André kariyerine Paris sokaklarını etiketleyerek, ismini sokak sanatında alışılmadık bir renk olan pembe ile her yere yazarak başladı. Grafiti yapmaya ilk nasıl başladığını soruyorum, “O kadar uzun zaman önceydi ki neredeyse hatırlayamayacağım.” diyor. Geriye bakarak, “80’lerin ortasında bana kendimi ifade etmek ve adımı duvarlara yazmak içgüdüsel bir ihtiyaç olarak geldi.” dedi. Bu aynı zamanda Keith Haring ve Jean-Michel Basquiat gibi sanatçıların da New York duvarlarına çizmeye başladığı zamandı ve André dünyada grafiti yapan bu ilk dalga sokak sanatçılarının arasındaydı.

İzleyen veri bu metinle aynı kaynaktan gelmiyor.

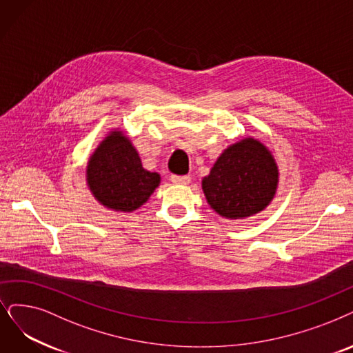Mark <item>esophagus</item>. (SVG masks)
I'll return each mask as SVG.
<instances>
[{
	"instance_id": "esophagus-1",
	"label": "esophagus",
	"mask_w": 353,
	"mask_h": 353,
	"mask_svg": "<svg viewBox=\"0 0 353 353\" xmlns=\"http://www.w3.org/2000/svg\"><path fill=\"white\" fill-rule=\"evenodd\" d=\"M171 181L174 184H179V185H187L191 182V176L190 175H172Z\"/></svg>"
}]
</instances>
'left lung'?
<instances>
[{
    "label": "left lung",
    "instance_id": "obj_1",
    "mask_svg": "<svg viewBox=\"0 0 353 353\" xmlns=\"http://www.w3.org/2000/svg\"><path fill=\"white\" fill-rule=\"evenodd\" d=\"M278 182L272 152L258 139L246 137L223 150L201 187L207 203L219 216L242 220L271 204Z\"/></svg>",
    "mask_w": 353,
    "mask_h": 353
}]
</instances>
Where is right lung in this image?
Returning a JSON list of instances; mask_svg holds the SVG:
<instances>
[{
    "instance_id": "right-lung-1",
    "label": "right lung",
    "mask_w": 353,
    "mask_h": 353,
    "mask_svg": "<svg viewBox=\"0 0 353 353\" xmlns=\"http://www.w3.org/2000/svg\"><path fill=\"white\" fill-rule=\"evenodd\" d=\"M85 178L95 200L117 213L142 207L161 184V175L146 171L130 139L119 129L91 153Z\"/></svg>"
}]
</instances>
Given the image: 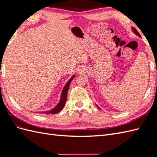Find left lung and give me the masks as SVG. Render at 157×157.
Returning a JSON list of instances; mask_svg holds the SVG:
<instances>
[{
    "label": "left lung",
    "instance_id": "left-lung-1",
    "mask_svg": "<svg viewBox=\"0 0 157 157\" xmlns=\"http://www.w3.org/2000/svg\"><path fill=\"white\" fill-rule=\"evenodd\" d=\"M132 30H133V31L134 32V33H135L136 35H137V36H140V37H141V35H140V33H138V31H137V30L135 29V28L133 27V28H132Z\"/></svg>",
    "mask_w": 157,
    "mask_h": 157
}]
</instances>
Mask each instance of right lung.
I'll return each mask as SVG.
<instances>
[{
  "label": "right lung",
  "mask_w": 157,
  "mask_h": 157,
  "mask_svg": "<svg viewBox=\"0 0 157 157\" xmlns=\"http://www.w3.org/2000/svg\"><path fill=\"white\" fill-rule=\"evenodd\" d=\"M75 77V75L73 76L72 77L70 78V80L67 82V84H65V87L63 88L62 92H61V99L59 103L58 104V105H56L54 109H52V110L48 111H46L44 113L46 114H55L57 113H59V111H61L62 110V109L63 108V107L65 106V104L66 103V100H67V92H68V90H69V87L71 82L72 81V80L73 79V78Z\"/></svg>",
  "instance_id": "obj_1"
}]
</instances>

İlk başta sana kocaman bir gülümseme ile göz kırpan çöp adam karakteri Mr. A’yı çizerek başlıyor. Mr. A’yı soruyorum, Ne gibi özellikleri var? “Mr. A 30 senedir benimle; benim en yakın arkadaşım. O bir çizim, ama benim için aynı zamanda bir dil türü.” diyor André.

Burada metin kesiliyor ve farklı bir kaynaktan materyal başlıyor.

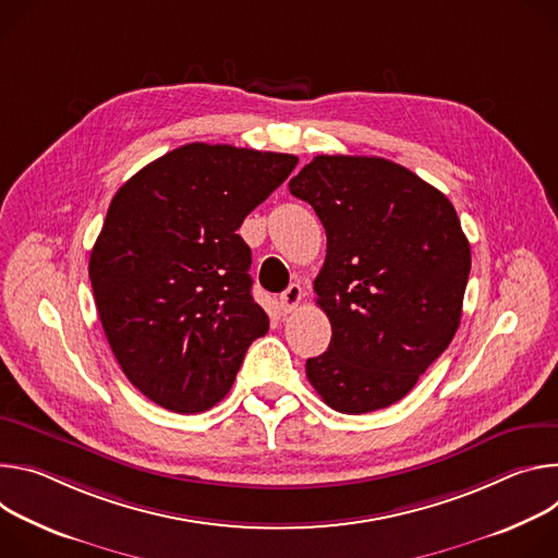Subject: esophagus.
<instances>
[{"label": "esophagus", "mask_w": 558, "mask_h": 558, "mask_svg": "<svg viewBox=\"0 0 558 558\" xmlns=\"http://www.w3.org/2000/svg\"><path fill=\"white\" fill-rule=\"evenodd\" d=\"M301 296H303V290L299 283H290L281 294H279V305L283 313H292L294 307L301 303Z\"/></svg>", "instance_id": "34e87169"}]
</instances>
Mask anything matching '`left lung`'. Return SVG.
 Masks as SVG:
<instances>
[{
	"label": "left lung",
	"mask_w": 558,
	"mask_h": 558,
	"mask_svg": "<svg viewBox=\"0 0 558 558\" xmlns=\"http://www.w3.org/2000/svg\"><path fill=\"white\" fill-rule=\"evenodd\" d=\"M328 236L317 303L332 339L305 375L337 412L403 399L450 345L470 277V243L450 199L381 157L319 155L288 183Z\"/></svg>",
	"instance_id": "obj_1"
}]
</instances>
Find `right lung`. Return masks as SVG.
I'll use <instances>...</instances> for the list:
<instances>
[{"label":"right lung","instance_id":"obj_1","mask_svg":"<svg viewBox=\"0 0 558 558\" xmlns=\"http://www.w3.org/2000/svg\"><path fill=\"white\" fill-rule=\"evenodd\" d=\"M294 155L185 144L114 193L88 275L110 350L157 405L219 403L251 343L268 332L236 234L296 166Z\"/></svg>","mask_w":558,"mask_h":558}]
</instances>
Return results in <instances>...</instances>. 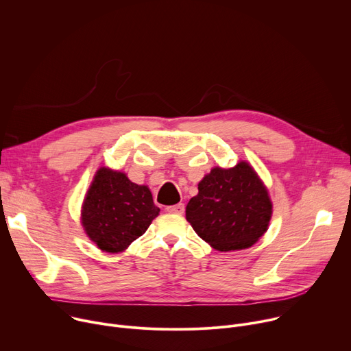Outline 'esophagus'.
Returning a JSON list of instances; mask_svg holds the SVG:
<instances>
[{"mask_svg":"<svg viewBox=\"0 0 351 351\" xmlns=\"http://www.w3.org/2000/svg\"><path fill=\"white\" fill-rule=\"evenodd\" d=\"M166 210H167V212H170V213L182 215V213H184V210H185V208H184V204H177V205H173V206L166 208Z\"/></svg>","mask_w":351,"mask_h":351,"instance_id":"obj_1","label":"esophagus"}]
</instances>
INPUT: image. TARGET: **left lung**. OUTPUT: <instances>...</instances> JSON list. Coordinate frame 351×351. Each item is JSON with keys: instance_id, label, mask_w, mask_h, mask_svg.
<instances>
[{"instance_id": "left-lung-1", "label": "left lung", "mask_w": 351, "mask_h": 351, "mask_svg": "<svg viewBox=\"0 0 351 351\" xmlns=\"http://www.w3.org/2000/svg\"><path fill=\"white\" fill-rule=\"evenodd\" d=\"M274 212L269 191L254 167H213L198 184V195L186 205V221L217 251L252 247L269 227Z\"/></svg>"}]
</instances>
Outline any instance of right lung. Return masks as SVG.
Returning a JSON list of instances; mask_svg holds the SVG:
<instances>
[{
	"label": "right lung",
	"instance_id": "obj_1",
	"mask_svg": "<svg viewBox=\"0 0 351 351\" xmlns=\"http://www.w3.org/2000/svg\"><path fill=\"white\" fill-rule=\"evenodd\" d=\"M159 212L147 185L132 182L123 171L100 167L85 195L81 223L99 250L119 254L143 234Z\"/></svg>",
	"mask_w": 351,
	"mask_h": 351
}]
</instances>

André’nin sokak sanatı eğlenceli, espritüel ve zaman zaman romantik. Sokak sanatının nesi onu bir parçası olmaya çektiğini sorduğumda “Bunun bir parçası olmayı istemedim, sadece ilk yapanlardan biriydim.” diyor. “Post-grafiti sanatından sorumlu olduğumu hissediyorum.” diye devam ediyor. Ve böyle hissetmek için her türlü hakkı var.
Sokaklardan gece kulüpleri gibi alışılır olmayan mekanlara, André kendine büyüleyici bir hayat yarattı. Hayalindeki konser line up’larını gösteren Dream Concert serisi dünyanın dört bir yanında sergilendi ve satıldı. Fantezilerin sanat eserlerinin iyi olması için büyük bir rolü olup olmadığını soruyorum, “Hayal gücü, fantezi ve hayaller yoksa sanat yoktur.” diye cevaplıyor.

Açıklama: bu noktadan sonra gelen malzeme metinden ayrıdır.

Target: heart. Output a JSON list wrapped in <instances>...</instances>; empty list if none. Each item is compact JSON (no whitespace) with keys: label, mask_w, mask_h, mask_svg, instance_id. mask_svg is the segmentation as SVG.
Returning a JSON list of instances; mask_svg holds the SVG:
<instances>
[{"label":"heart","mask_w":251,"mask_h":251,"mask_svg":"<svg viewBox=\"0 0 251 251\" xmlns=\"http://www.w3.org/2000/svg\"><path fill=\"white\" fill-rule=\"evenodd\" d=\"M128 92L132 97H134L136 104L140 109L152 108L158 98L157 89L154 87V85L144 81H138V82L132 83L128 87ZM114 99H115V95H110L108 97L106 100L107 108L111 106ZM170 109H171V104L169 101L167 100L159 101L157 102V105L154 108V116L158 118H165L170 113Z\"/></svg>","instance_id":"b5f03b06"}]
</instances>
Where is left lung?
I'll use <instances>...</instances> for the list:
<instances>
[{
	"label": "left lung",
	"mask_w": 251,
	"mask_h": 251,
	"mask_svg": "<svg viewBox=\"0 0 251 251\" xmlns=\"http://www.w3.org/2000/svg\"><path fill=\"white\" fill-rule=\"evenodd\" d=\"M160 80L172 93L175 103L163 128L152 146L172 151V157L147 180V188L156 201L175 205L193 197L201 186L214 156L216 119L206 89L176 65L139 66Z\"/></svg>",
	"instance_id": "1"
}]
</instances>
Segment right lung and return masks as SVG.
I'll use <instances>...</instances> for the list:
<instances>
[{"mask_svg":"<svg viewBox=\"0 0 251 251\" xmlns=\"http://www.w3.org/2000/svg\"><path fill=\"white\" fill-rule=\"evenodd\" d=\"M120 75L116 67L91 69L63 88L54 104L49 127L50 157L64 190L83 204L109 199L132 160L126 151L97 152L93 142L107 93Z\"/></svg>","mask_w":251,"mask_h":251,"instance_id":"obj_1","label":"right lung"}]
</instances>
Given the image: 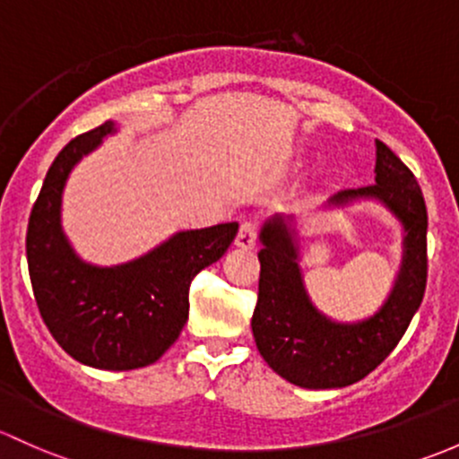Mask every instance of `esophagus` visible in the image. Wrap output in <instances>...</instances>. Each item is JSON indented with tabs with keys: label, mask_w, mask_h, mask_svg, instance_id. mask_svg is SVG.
<instances>
[{
	"label": "esophagus",
	"mask_w": 459,
	"mask_h": 459,
	"mask_svg": "<svg viewBox=\"0 0 459 459\" xmlns=\"http://www.w3.org/2000/svg\"><path fill=\"white\" fill-rule=\"evenodd\" d=\"M257 235H259L257 221L248 220L239 226V233H238V239H235V244H238L239 248H255V244H257Z\"/></svg>",
	"instance_id": "34e87169"
}]
</instances>
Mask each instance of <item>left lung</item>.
I'll return each instance as SVG.
<instances>
[{"label": "left lung", "instance_id": "8db88e82", "mask_svg": "<svg viewBox=\"0 0 459 459\" xmlns=\"http://www.w3.org/2000/svg\"><path fill=\"white\" fill-rule=\"evenodd\" d=\"M376 185L332 197L343 204L376 197L404 226V259L383 310L368 321L341 325L316 310L303 288L297 248L281 220L262 230L259 292L253 336L259 354L288 383L306 389H336L359 383L394 351L420 307L427 288V204L416 176L385 143L376 141Z\"/></svg>", "mask_w": 459, "mask_h": 459}]
</instances>
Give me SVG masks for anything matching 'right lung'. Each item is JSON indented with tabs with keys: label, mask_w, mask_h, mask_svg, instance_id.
Returning a JSON list of instances; mask_svg holds the SVG:
<instances>
[{
	"label": "right lung",
	"mask_w": 459,
	"mask_h": 459,
	"mask_svg": "<svg viewBox=\"0 0 459 459\" xmlns=\"http://www.w3.org/2000/svg\"><path fill=\"white\" fill-rule=\"evenodd\" d=\"M112 132L108 120L55 158L28 220L26 257L39 315L56 343L90 368L125 371L156 363L176 343L193 277L229 250L239 226L185 230L125 266L81 262L61 230V191L72 167Z\"/></svg>",
	"instance_id": "right-lung-1"
}]
</instances>
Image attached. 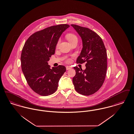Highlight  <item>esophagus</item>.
Wrapping results in <instances>:
<instances>
[{
  "label": "esophagus",
  "mask_w": 134,
  "mask_h": 134,
  "mask_svg": "<svg viewBox=\"0 0 134 134\" xmlns=\"http://www.w3.org/2000/svg\"><path fill=\"white\" fill-rule=\"evenodd\" d=\"M66 70H67L71 69L72 68V67H71V66H67L66 67Z\"/></svg>",
  "instance_id": "obj_1"
}]
</instances>
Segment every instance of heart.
<instances>
[{"label": "heart", "mask_w": 134, "mask_h": 134, "mask_svg": "<svg viewBox=\"0 0 134 134\" xmlns=\"http://www.w3.org/2000/svg\"><path fill=\"white\" fill-rule=\"evenodd\" d=\"M67 38L68 39V40L70 42V43H71L76 41H78V38L77 37L73 34H69L67 35ZM59 41H58L57 43V46L59 44ZM69 61V59H67L66 60V62H68Z\"/></svg>", "instance_id": "b5f03b06"}]
</instances>
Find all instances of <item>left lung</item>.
I'll return each instance as SVG.
<instances>
[{
    "label": "left lung",
    "instance_id": "8db88e82",
    "mask_svg": "<svg viewBox=\"0 0 134 134\" xmlns=\"http://www.w3.org/2000/svg\"><path fill=\"white\" fill-rule=\"evenodd\" d=\"M80 36L83 48L77 58V63L86 62L84 70L76 66L73 78L75 90L85 96L91 95L102 87L106 75V49L102 38L91 29L75 24L71 25Z\"/></svg>",
    "mask_w": 134,
    "mask_h": 134
}]
</instances>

André, galeri duvarlarını pas geçerek Paris, New York ve Tokyo’da yer alan ve gece hayatını değiştiren popüler gece kulübü Le Baron’u açtı. Le Baron’un arkasındaki hikayeyi sordum, “Le Baron oniki senelik parti ve arkadaşların bir araya gelip keyifli zaman geçirdiği güzel bir maceraydı.” diyor. Bir gece kulübü sahibi olarak çok şey gördüğüne eminiz! Bize Le Baron’un çılgın gecelerinden birinden bir hikaye anlatabilir misin diye sorduğumda “Yaptığım işin sırrı bir türlü unutkan olmak.” diye cevaplıyor. Buna saygı duyuyorum.
Yetenekli André, Louis Vuitton, Chanel, Sonia Rykiel ve Converse gibi çok sayıda moda markası ile bir takım işbirlikleri de yaptı. Soruyorum; moda hayatının neresinde yer alıyor? Espirili bir şekilde, “Moda dolabımın içinde yer alıyor.” diyor.
Bitirirken, sırada ne var diye soruyorum. Önünde yeni projeler var mı? “Bu soruyu cevaplarken yeni barım “The Friend”i açma çalışmalarına devam etmek için gittiğim Los Angeles için uçağa biniyorum.“ diye cevap veriyor.
Şüphesiz bu mekan da yıkılacak. André ne yaparsa, biz varız.